Ian Connor’s upcoming book about Aaron Rodgers. http://www.harpercollins.com

Rodgers instead tried and failed to spin away from the oncoming Floyd, who had beaten a cut-block attempt by 38-year-old left tackle Duane Brown.

A cut block requires the offensive lineman to lunge at a defender’s legs in order to get his hands down and his body lower to the ground to clear air space for the quarterback’s quick pass. But Brown had shoulder surgery during the previous offseason and practiced very little over the summer.

“We never really cut block, especially nowadays,” one Super Bowl-winning offensive line coach told the author. “As athletic as these guys are, they just jump over the cut. …You can’t afford to lose your franchise guy that way.

“I’ve got a lot of respect for Duane Brown, but Leonard Floyd is not a guy I would cut block. He’s too good of an athlete. He will just jump over you.”

Aaron Rodgers sacked by Leonard Floyd on that fateful play. USA TODAY Sports via Reuters Con

Asked if he was generally opposed to that blocking technique, as reported, Rodgers cited his Green Bay Packers left tackle and close friend.
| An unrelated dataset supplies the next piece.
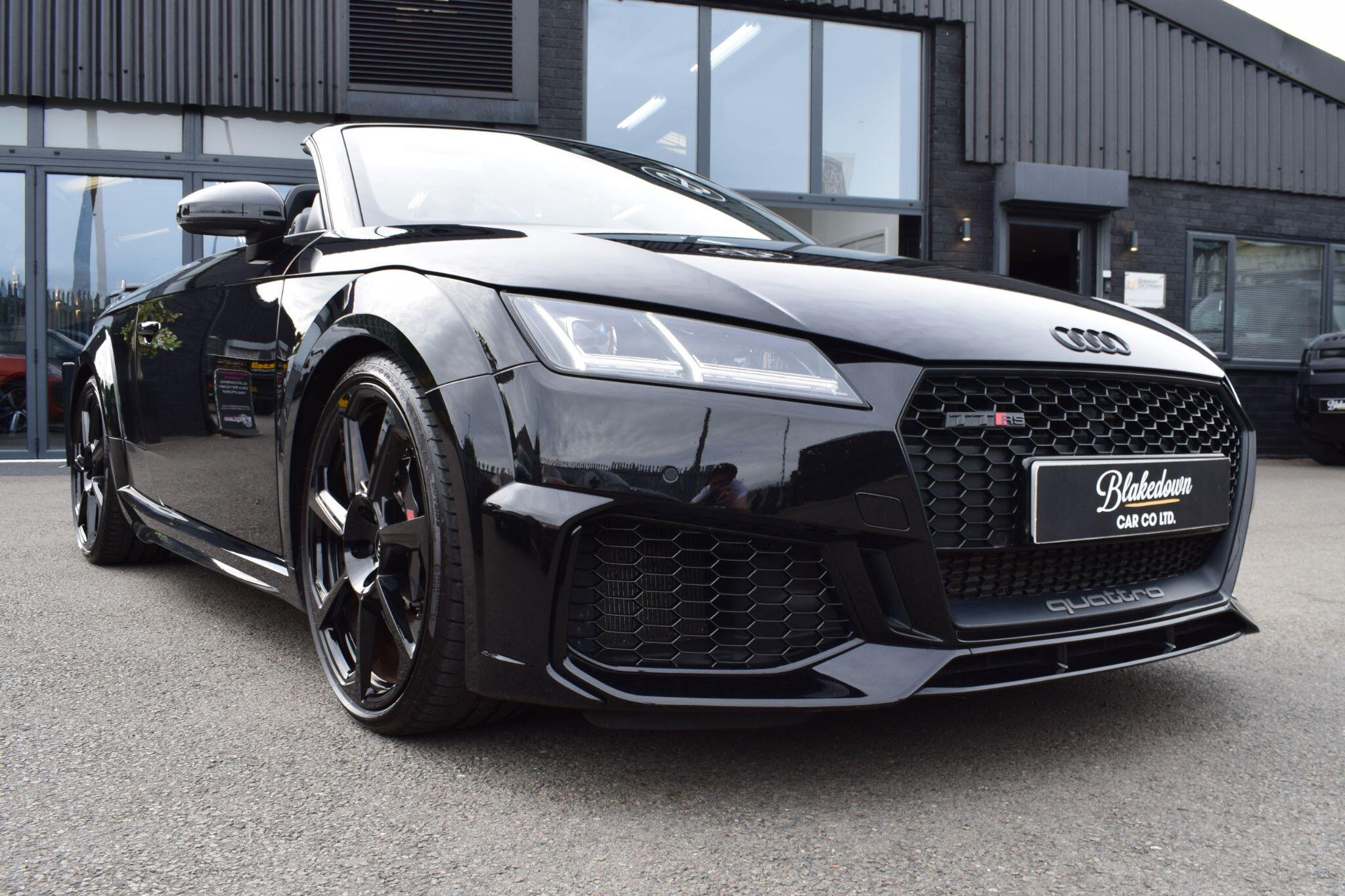 Audi TT RS view 30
“I didn’t like David Bakhtiari doing cut blocks,” he told the author, “because he was terrible at it.”

But was it a good idea for Jets offensive coordinator Nathaniel Hackett and offensive line coach Keith Carter to ask Brown to cut block a younger, more athletic defender with a history of sacking Rodgers?

“I should have thrown it to Garrett,” the quarterback responded. “That’s how I look at it.”
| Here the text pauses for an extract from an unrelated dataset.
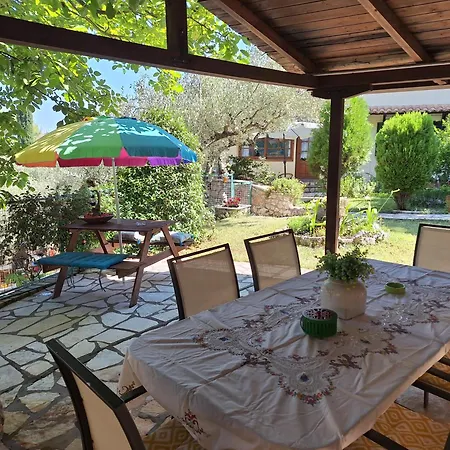 Villa Nikolas *
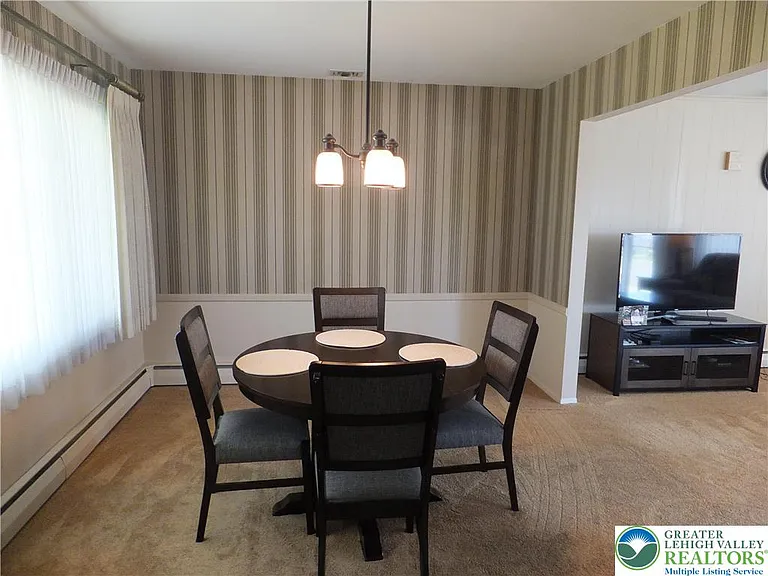 1264 California Ave — Photo 7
Former Jets quarterback and current WFAN host Boomer Esiason said in the book that Rodgers never should have held the ball and taken the sack.

“I know it’s not on the offensive line that he got hurt,” Esiason said.

O’Connor reported that Rodgers’ friend, fitness entrepreneur and podcaster Aubrey Marcus drove him that night from MetLife Stadium to his New Jersey home on the Montclair/Cedar Grove border.

Punter Thomas Morstead called Rodgers after midnight following the Jets’ dramatic overtime victory and the two cried together on the phone. For inspiration, Morstead sent his teammate a 2013 Kobe Bryant post that went viral after the Lakers superstar tore his Achilles.

Aaron Rodgers played just four snaps for the Jets in 2023. Charles Wenzelberg / New York Post

“People think he’s got everything,” the punter said of Rodgers. “He’s got all the money, he’s had a great career, all these different things. But he loves playing ball. It’s pure, you know what I mean? He’s not thinking about lost marketing opportunities. He was excited to play with this team and try to do something special this year, and now it’s not going to happen for him.”

Unless it happens for Rodgers and the Jets in 2024.